◆ Required task
Pull out each line of the data below that contains the string "exposed". Treat case as significant.

◆ Data provided
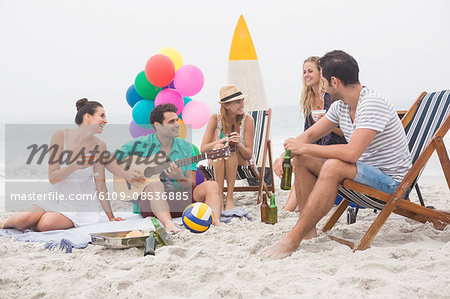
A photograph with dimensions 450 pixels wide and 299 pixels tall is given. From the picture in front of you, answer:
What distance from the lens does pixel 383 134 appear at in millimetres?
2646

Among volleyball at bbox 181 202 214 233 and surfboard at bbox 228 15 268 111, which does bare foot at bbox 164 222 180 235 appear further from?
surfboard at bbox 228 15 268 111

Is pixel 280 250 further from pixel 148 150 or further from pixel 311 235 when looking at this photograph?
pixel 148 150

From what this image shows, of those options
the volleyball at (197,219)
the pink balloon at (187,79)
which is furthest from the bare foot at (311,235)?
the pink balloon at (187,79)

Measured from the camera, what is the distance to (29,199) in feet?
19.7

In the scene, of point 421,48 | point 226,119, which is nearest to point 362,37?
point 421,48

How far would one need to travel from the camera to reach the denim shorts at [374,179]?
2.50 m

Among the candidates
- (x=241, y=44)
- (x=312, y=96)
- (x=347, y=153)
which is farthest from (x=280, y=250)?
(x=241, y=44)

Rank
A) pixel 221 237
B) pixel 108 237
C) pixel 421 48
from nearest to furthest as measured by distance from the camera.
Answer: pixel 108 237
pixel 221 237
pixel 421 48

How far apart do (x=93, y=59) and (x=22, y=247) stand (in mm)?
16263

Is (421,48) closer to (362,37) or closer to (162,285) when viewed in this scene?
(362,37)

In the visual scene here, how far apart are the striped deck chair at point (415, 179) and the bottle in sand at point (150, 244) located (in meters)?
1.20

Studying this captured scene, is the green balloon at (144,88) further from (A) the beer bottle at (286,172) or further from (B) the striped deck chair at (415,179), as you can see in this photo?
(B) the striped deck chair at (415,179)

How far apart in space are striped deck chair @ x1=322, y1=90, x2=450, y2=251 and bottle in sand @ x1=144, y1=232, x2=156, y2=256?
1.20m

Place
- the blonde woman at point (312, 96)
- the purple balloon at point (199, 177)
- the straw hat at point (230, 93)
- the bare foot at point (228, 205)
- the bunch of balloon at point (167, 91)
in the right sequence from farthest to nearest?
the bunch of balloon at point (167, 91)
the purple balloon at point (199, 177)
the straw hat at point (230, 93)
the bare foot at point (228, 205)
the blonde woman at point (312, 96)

--

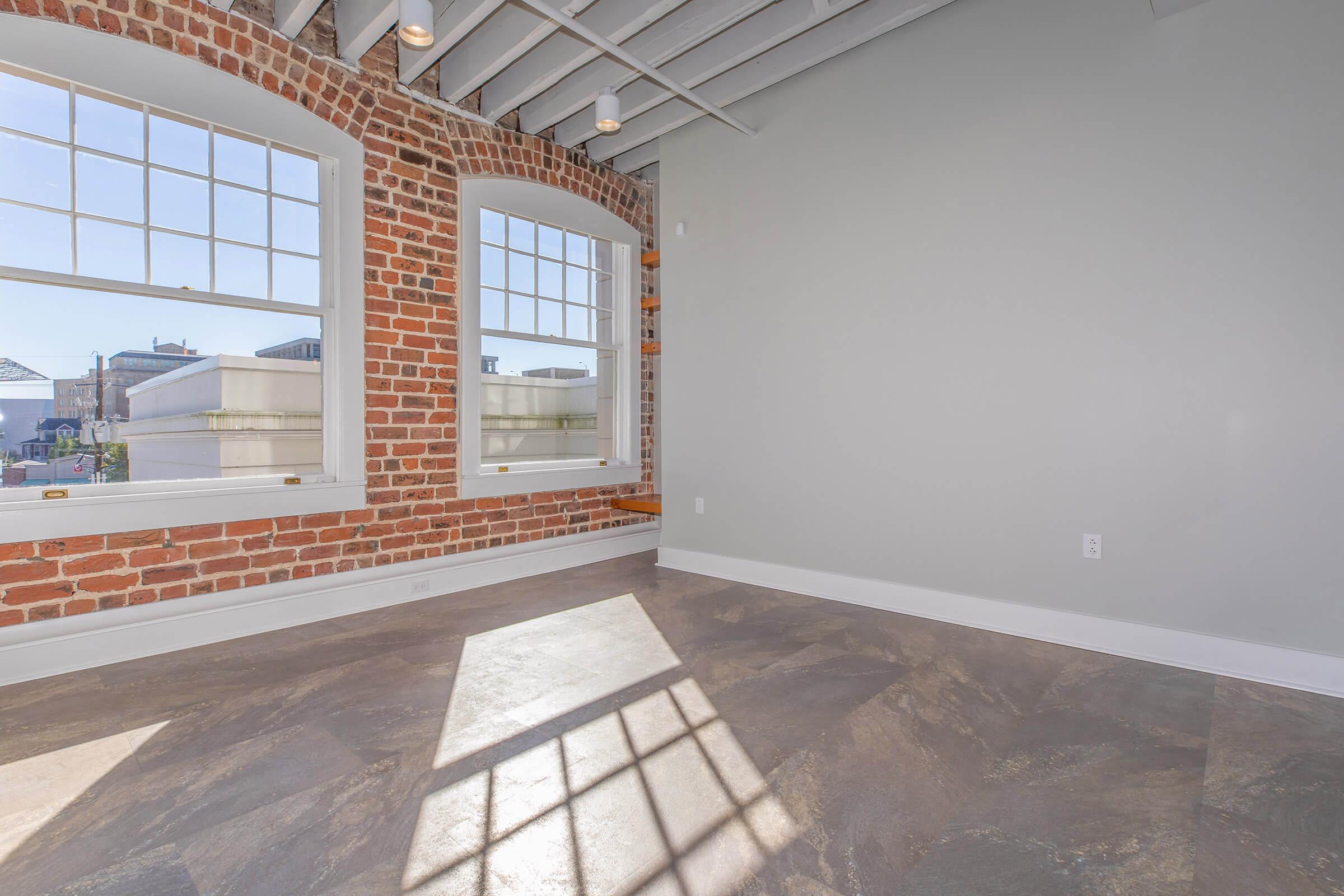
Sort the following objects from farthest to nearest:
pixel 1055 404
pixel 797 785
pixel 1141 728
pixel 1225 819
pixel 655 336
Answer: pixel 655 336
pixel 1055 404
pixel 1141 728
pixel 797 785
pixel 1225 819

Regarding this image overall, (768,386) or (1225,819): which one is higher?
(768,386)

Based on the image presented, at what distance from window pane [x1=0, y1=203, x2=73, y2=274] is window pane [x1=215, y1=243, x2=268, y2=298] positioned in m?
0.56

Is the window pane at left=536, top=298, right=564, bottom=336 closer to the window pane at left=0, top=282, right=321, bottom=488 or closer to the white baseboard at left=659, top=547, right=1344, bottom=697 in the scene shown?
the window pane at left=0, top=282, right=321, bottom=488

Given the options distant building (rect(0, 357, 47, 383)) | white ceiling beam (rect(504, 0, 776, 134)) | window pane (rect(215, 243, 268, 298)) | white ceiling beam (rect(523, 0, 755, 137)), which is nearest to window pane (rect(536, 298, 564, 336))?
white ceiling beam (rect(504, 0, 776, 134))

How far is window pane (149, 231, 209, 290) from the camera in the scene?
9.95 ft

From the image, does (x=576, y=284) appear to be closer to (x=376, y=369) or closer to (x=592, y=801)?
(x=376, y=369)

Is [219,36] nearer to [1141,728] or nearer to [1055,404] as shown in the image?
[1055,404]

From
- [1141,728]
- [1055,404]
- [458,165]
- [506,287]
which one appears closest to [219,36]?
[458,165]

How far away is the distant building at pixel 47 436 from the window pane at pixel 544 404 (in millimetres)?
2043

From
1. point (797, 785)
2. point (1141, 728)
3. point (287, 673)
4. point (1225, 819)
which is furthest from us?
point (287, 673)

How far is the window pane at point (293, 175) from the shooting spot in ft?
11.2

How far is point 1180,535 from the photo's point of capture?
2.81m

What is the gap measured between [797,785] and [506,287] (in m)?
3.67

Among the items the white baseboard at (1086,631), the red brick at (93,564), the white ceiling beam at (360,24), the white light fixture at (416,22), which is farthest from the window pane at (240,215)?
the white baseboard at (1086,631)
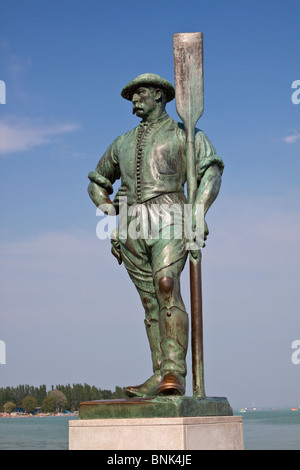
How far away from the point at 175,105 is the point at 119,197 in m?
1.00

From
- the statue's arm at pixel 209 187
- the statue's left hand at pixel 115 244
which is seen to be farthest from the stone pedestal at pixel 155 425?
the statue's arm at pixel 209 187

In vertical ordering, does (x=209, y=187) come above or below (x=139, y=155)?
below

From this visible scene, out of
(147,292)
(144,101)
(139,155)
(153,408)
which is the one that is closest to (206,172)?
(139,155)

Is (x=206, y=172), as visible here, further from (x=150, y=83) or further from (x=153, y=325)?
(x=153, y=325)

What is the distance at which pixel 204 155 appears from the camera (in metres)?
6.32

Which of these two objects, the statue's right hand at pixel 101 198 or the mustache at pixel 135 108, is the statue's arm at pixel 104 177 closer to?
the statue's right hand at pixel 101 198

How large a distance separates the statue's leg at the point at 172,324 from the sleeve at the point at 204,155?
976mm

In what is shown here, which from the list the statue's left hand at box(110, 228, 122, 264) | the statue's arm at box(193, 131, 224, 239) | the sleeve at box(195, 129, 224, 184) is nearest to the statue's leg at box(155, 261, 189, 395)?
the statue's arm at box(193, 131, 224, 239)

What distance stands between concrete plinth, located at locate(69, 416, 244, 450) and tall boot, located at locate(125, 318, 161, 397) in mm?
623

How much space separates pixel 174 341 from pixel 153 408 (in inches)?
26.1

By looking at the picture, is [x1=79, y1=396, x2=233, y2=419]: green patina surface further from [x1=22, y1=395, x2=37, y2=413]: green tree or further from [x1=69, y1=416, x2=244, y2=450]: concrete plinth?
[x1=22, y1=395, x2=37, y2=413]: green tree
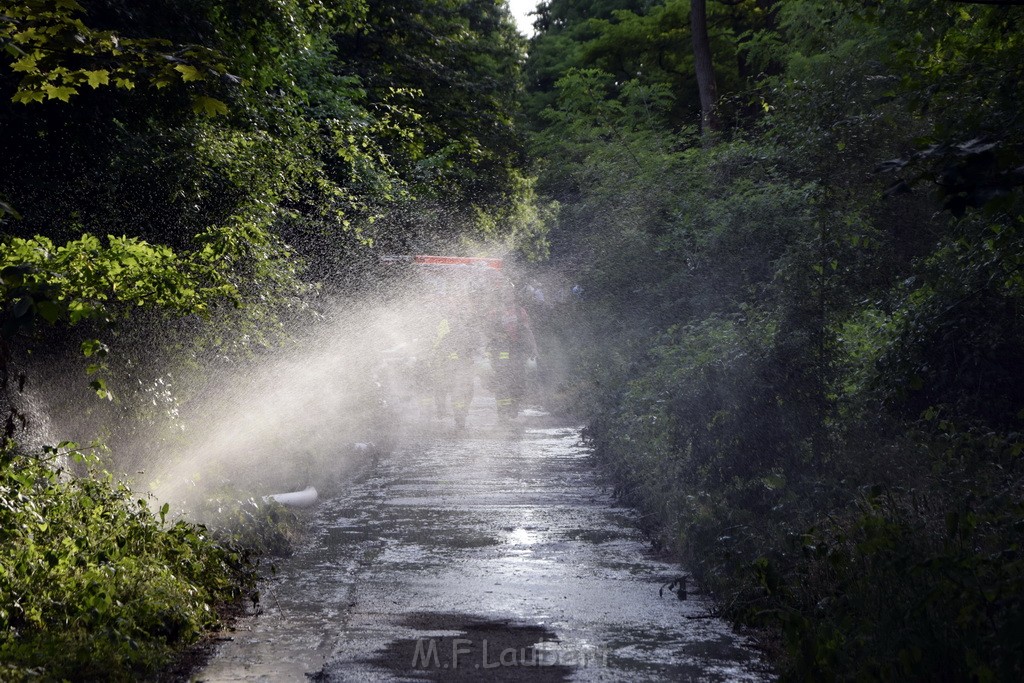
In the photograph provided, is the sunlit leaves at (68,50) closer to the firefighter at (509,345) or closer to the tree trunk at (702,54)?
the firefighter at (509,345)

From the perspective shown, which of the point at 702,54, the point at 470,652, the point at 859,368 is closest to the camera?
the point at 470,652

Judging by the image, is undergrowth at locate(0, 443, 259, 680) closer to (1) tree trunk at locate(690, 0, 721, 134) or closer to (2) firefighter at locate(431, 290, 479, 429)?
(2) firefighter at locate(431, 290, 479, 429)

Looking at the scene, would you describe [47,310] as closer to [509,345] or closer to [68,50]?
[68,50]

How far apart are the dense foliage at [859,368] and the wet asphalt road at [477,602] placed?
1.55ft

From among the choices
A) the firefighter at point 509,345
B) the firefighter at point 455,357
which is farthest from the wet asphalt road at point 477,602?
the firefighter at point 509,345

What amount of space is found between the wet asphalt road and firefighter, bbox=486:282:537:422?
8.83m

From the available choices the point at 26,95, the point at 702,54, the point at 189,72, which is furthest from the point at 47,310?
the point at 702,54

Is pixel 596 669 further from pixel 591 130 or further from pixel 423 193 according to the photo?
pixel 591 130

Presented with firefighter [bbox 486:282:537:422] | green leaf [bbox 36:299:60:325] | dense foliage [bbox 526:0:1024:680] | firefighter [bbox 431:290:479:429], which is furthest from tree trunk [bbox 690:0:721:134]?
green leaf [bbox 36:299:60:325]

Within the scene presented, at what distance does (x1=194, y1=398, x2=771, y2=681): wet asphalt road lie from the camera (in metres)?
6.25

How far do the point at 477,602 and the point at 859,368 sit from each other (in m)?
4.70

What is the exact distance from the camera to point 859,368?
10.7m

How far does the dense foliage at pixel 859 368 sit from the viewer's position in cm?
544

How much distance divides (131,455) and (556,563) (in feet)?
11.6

...

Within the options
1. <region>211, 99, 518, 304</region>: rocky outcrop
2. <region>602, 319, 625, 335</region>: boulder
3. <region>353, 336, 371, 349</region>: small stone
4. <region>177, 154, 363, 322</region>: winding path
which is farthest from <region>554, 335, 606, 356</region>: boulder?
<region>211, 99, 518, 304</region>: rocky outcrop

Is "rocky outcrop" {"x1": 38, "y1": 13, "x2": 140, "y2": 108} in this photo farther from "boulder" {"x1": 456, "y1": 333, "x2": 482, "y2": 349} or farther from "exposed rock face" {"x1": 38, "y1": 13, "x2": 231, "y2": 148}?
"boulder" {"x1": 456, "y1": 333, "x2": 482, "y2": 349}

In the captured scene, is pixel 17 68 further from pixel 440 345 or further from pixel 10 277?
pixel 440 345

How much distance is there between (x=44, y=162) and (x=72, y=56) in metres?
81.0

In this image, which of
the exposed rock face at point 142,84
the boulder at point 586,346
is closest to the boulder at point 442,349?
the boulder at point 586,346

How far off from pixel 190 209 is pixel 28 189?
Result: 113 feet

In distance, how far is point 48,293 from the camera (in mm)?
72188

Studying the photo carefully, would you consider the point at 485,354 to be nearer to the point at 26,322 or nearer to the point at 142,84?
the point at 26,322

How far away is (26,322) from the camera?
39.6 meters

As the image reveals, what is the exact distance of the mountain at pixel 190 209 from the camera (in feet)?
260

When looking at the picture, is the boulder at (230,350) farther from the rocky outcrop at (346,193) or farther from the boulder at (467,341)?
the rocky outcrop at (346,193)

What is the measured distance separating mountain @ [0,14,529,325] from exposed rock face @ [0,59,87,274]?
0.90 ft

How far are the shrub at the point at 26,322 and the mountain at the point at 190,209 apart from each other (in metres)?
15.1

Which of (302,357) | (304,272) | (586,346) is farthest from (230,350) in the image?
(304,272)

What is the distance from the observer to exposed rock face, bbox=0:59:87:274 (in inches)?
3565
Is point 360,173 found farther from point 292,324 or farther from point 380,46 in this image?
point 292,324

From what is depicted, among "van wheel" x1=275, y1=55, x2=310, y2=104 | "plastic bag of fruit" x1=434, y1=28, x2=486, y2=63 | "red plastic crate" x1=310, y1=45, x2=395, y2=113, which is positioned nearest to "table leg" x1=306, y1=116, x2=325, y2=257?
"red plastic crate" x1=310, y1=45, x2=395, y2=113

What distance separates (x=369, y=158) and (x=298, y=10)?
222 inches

◆ Output for this exercise
Is "rocky outcrop" {"x1": 38, "y1": 13, "x2": 140, "y2": 108} in this photo farther from "boulder" {"x1": 456, "y1": 333, "x2": 482, "y2": 349} or farther from "exposed rock face" {"x1": 38, "y1": 13, "x2": 231, "y2": 148}?
the exposed rock face at point 142,84
What is the measured distance separating mountain @ [0,14,529,325] from exposed rock face @ [0,59,87,274]?
What is the distance from the observer to exposed rock face, bbox=0:59:87:274 (in inches)?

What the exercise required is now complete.